Both came back with ribbons — blue and red — along with certificates and a small sponsor prize package. The painting didn't come home for nearly a year. It traveled.

He was fourteen. The ribbons ended up in a drawer. The painting eventually came back. He kept painting.

That was the first time anyone told him he was an artist. It took a while for him to believe it.

The studio — Golden Octopus in progress
The Studio · Golden Octopus in Progress

In 2006, a permanent marker drawing was painted over with a squid to hide what was underneath — and something unexpected happened. The hidden image refused to disappear. It bled through the paint and rewarded anyone who looked long enough. That accident became a process. The process became a practice. And in 2026, that practice was formally named Abstract Guided Camouflage (A.G.C.) — a painting technique in which figurative forms are deliberately embedded within abstract compositions using acrylic mediums.

In its most refined form, metallic, iridescent, and light-reactive finishes add a dynamic layer — causing hidden forms to appear and disappear with changes in viewing angle and ambient light. But the core technique works with any paint on any surface. A.G.C. is about hiding and guiding — the medium is secondary to the method.

The tradition of hiding figures in visual work runs centuries deep. What's distinctive about A.G.C. is the named methodology — the Four-Rotation Method, the metallic and iridescent surface layering, the deliberate pairing of discovery with reveal — and a catalog of 58 paintings built around it across 28 years of practice.

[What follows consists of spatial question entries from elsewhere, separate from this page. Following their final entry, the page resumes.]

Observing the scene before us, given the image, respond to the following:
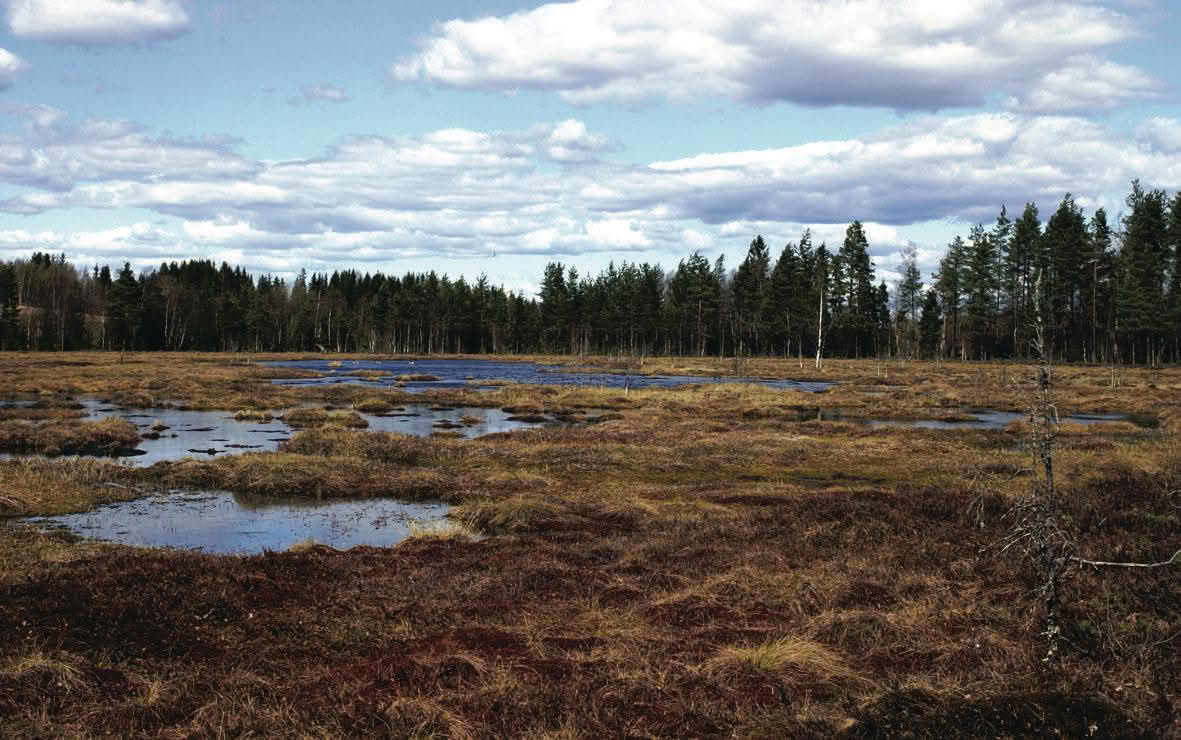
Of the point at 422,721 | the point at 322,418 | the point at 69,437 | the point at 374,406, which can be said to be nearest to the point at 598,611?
the point at 422,721

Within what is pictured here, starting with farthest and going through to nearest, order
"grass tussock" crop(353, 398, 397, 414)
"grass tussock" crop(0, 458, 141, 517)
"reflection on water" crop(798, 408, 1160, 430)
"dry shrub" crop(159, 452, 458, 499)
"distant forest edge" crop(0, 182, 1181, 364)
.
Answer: "distant forest edge" crop(0, 182, 1181, 364)
"grass tussock" crop(353, 398, 397, 414)
"reflection on water" crop(798, 408, 1160, 430)
"dry shrub" crop(159, 452, 458, 499)
"grass tussock" crop(0, 458, 141, 517)

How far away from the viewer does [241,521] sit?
69.9 feet

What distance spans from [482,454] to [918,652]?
23.8 m

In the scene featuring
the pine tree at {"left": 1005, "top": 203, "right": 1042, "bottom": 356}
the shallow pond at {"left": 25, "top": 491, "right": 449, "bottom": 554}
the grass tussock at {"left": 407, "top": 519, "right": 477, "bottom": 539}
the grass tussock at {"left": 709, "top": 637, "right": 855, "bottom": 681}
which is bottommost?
the shallow pond at {"left": 25, "top": 491, "right": 449, "bottom": 554}

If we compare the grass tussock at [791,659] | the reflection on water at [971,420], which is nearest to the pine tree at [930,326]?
the reflection on water at [971,420]

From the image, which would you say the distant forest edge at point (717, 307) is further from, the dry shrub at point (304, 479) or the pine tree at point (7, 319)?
the dry shrub at point (304, 479)

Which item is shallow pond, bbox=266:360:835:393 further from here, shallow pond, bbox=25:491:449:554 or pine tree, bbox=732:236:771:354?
shallow pond, bbox=25:491:449:554

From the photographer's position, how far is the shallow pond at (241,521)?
18.8 m

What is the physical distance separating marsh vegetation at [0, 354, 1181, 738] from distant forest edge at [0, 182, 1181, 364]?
6713 centimetres

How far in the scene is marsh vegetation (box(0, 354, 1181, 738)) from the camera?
8.07 m

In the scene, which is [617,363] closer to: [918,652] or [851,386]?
[851,386]

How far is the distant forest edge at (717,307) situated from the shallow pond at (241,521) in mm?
71879

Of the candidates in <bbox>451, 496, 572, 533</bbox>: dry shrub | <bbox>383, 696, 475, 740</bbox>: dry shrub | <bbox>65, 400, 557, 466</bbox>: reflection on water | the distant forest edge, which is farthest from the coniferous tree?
<bbox>383, 696, 475, 740</bbox>: dry shrub

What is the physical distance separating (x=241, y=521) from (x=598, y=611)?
12892mm
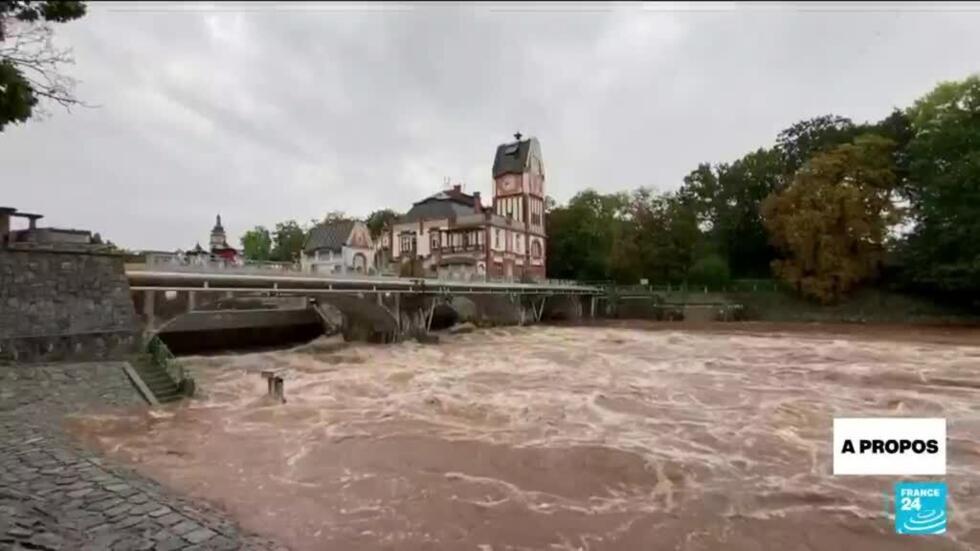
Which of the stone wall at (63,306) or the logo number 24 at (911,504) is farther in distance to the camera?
the stone wall at (63,306)

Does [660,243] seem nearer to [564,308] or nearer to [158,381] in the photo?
[564,308]

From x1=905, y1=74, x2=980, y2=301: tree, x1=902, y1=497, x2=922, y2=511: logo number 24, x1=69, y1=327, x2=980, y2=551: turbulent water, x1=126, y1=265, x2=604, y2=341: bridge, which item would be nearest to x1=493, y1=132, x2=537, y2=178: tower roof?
x1=126, y1=265, x2=604, y2=341: bridge

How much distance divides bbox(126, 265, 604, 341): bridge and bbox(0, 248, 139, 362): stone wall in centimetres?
117

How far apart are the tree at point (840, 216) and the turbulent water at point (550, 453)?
25281 mm

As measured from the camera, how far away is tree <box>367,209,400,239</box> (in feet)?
260

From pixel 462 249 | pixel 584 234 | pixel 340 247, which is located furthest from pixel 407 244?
pixel 584 234

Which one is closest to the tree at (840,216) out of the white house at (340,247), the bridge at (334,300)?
the bridge at (334,300)

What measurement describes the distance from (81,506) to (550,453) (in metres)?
8.12

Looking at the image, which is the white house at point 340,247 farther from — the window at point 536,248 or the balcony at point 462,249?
the window at point 536,248

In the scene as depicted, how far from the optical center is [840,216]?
154ft

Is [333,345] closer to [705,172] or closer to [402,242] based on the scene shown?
[402,242]

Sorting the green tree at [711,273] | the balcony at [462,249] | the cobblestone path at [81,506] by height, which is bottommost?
the cobblestone path at [81,506]

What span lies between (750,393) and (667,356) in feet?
33.0

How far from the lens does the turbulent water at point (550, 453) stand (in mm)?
8047
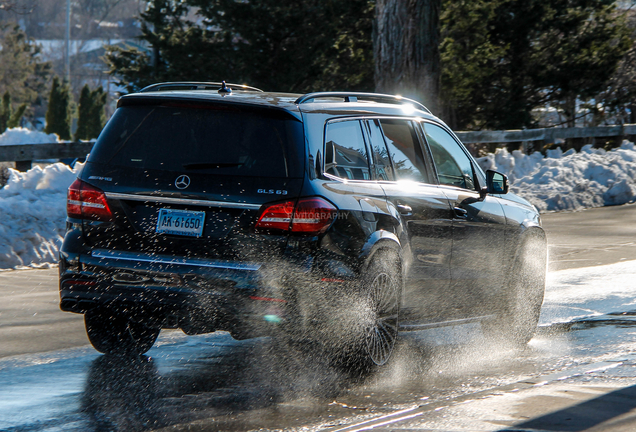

Work in progress on the easel
Work in Progress
"I don't keep storage units. If it doesn't sell, I paint over it. The paint lives on."
The Practice
Private studio for 29 years. First public collection released in 2026. Not previously offered for sale.
The Collection
58 original acrylic paintings spanning 1997–2026. Bold abstracts, deep ocean creatures, cosmic energy, and the A.G.C. technique.
Originator
Abstract Guided Camouflage (A.G.C.) — a named painting methodology built around the Four-Rotation Method and metallic / iridescent surface layering.
Based In
South Florida — born 1982, raised on the water, still here.
"It's never really finished until it's not mine anymore."
Hunter with Backpack Dog, South Florida
With Backpack Dog · South Florida

The artist in the family came from my father. He dabbled as a hobby and had natural talent he never did much with. When I was a kid, we spent hours on paint-by-numbers together on the days I was stuck inside. Some of what I do now started there.

This work is dedicated in loving memory of my mother, Pamela — the smartest person I ever knew, and the one who made sure I knew what I had. And to my father, Robert, who took the time to teach me, and pass on what he had.

Still painting. Still at it. South Florida, 2026.